In examining the nature of the challenged conduct, a court must first consider whether the action is a matter of choice for the acting employee. This inquiry is mandated by the language of the exception; conduct cannot be discretionary unless it involves an element of judgment or choice. See Dalehite v. United States, 346 U.S. 15, 34, 73 S.Ct. 956, 967, 97 L.Ed. 1427 (1953) (stating that the exception protects “the discretion of the executive or the administrator to act according to one’s judgment of the best court”). Thus, the discretionary function exception will not apply when a federal, statute, regulation, or policy specifically prescribes a course of action for an employee to follow.
. The Supreme Court sets forth these guides for determining whether the judgment was the kind that the discretionary exception was intended to shield:
"[Ajssuming the challenged conduct involves an element of judgment, a court must determine whether the judgment is of the kind that the discretionary exception was designed to shield. The basis for the discretionary function exception was Congress’ desire to "prevent judicial 'second-guessing' of legislative and administrative decisions grounded in social, economic and political policy through the medium of tort ..."

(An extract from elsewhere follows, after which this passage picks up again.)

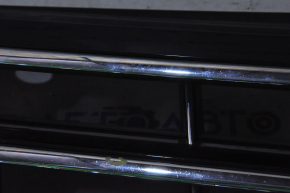 Решетка радиатора grill со значком VW Passat b8 16-19 USA песок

Berkovitz v. United States, 486 U.S. 531, 536-537, 108 S.Ct. 1954, 1959, 100 L.Ed.2d 531 (1988).
. In fact, the curious absence of documentation of EPA’s conduct in 1981 stands starkly apart from EPA’s documentation of its other decisions regarding Carter Industrials in 1984 and 1986. In these instances, the EPA has produced evidence of where and how the decisions were made through reports, depositions, and affidavits. Nor do these later reports note the existence of a policy decision underlying the EPA’s failure to prosecute environmental violations at Carter Industrials in 1981. See EPA Potential Hazardous Waste Site Preliminary Assessment, July 7, 1984; Deposition of Ralph Dollhopf, EPA on-scene Coordinator; Affidavit of Daniel E. Patulski, EPA officer.
. This court’s determination of this issue is not supported by the record. For example, this court states that an EPA officer, Daniel Patulski "determined that an enforcement action was not warranted in 1981 or 1984,” a direct quotation from the lower court's decision in Lockett v. United States, 714 F.Supp. 848, 852 (E.D.Mich.1989). Nonetheless, Patulski did not become an EPA officer until 1985, and has no recollection of a 1981 EPA determination on Carter Industrials. Nor does any other EPA officer recall such a decision. See Affidavit of Daniel E. Patulski; Deposition of Ralph Dollhopf, EPA on-scene Coordinator.

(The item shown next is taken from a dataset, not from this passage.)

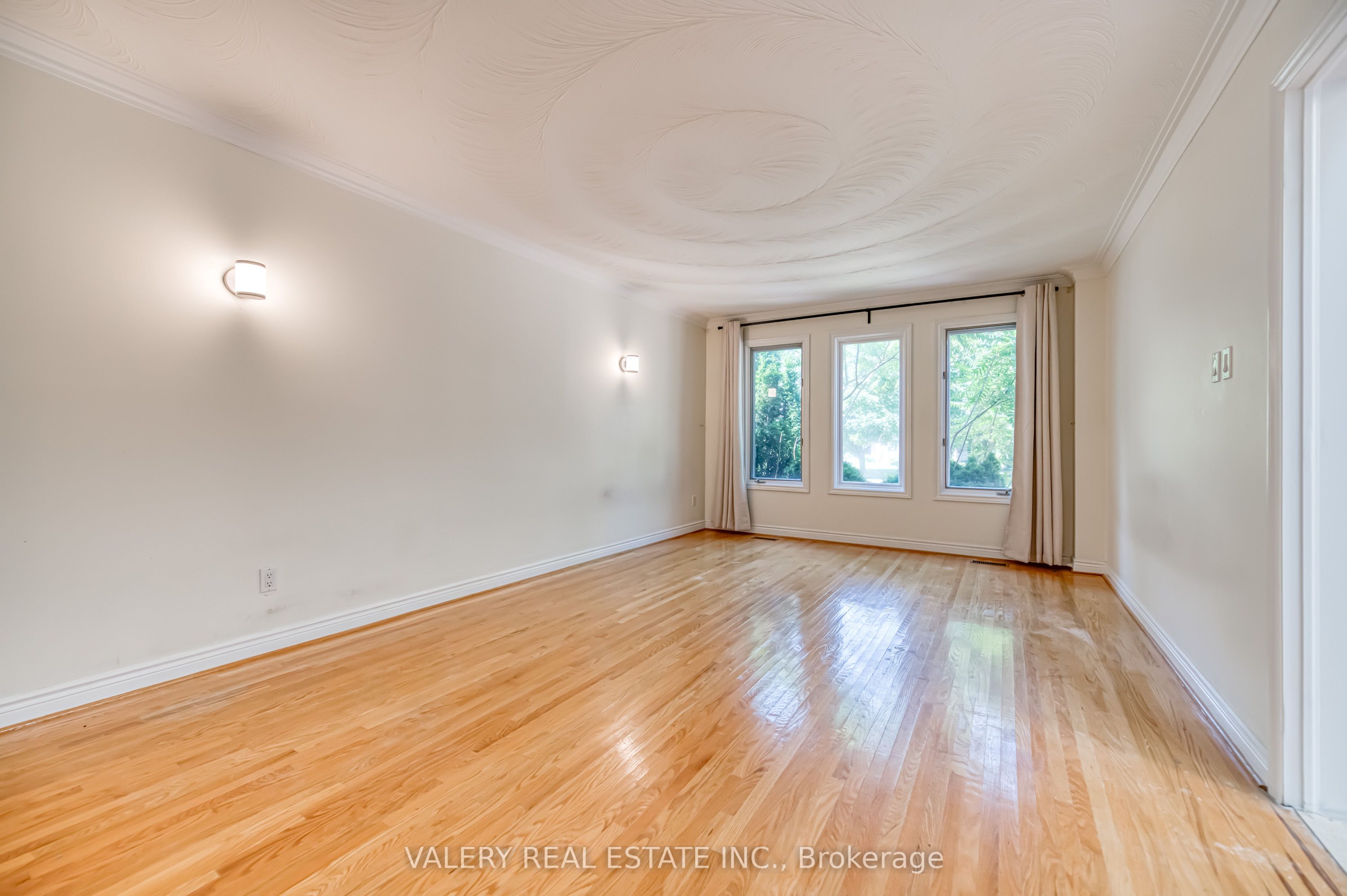 163 Holmes Avenue, Toronto, ON M2N 4M7 photo 5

. See generally Graves v. U.S., 872 F.2d 133 (6th Cir.1989) ("Discretionary decisions are not simply any decision that a government agency or employee makes.")

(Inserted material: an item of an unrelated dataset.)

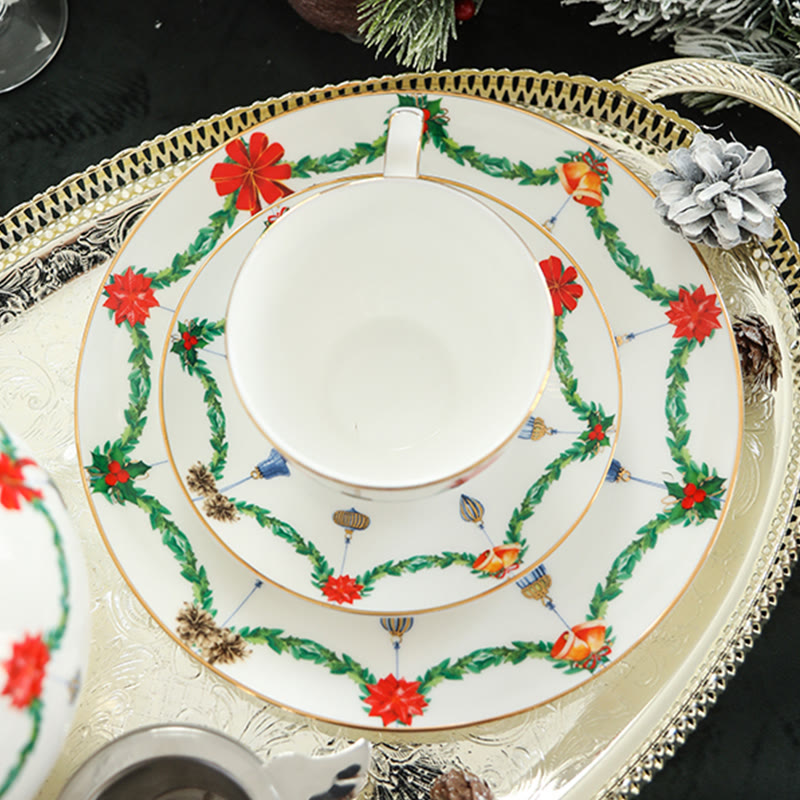 Hand-painted Christmas Garland Pattern Plate - image 4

. At the time that the events in this case took place, Congress made it very clear that it never intended to grant to the EPA unbridled discretion in deciding whether or not to enforce its laws. In fact, in 1981, Congress was in the midst of conducting investigations into the EPA’s failure to prosecute violations of the environmental laws. Ultimately, these inquiries led to the resignations of EPA’s top-ranking officials. See generally Mintz, Symposium on Waste Management Law and Policy: Failure of the Current Waste Management Policy: Agencies, Congress and Regulatory Enforcement, A Review of EPA's Hazardous Waste Enforcement Effort of 1970-1987, 18 ENVTL.L.REV. 684 (1988).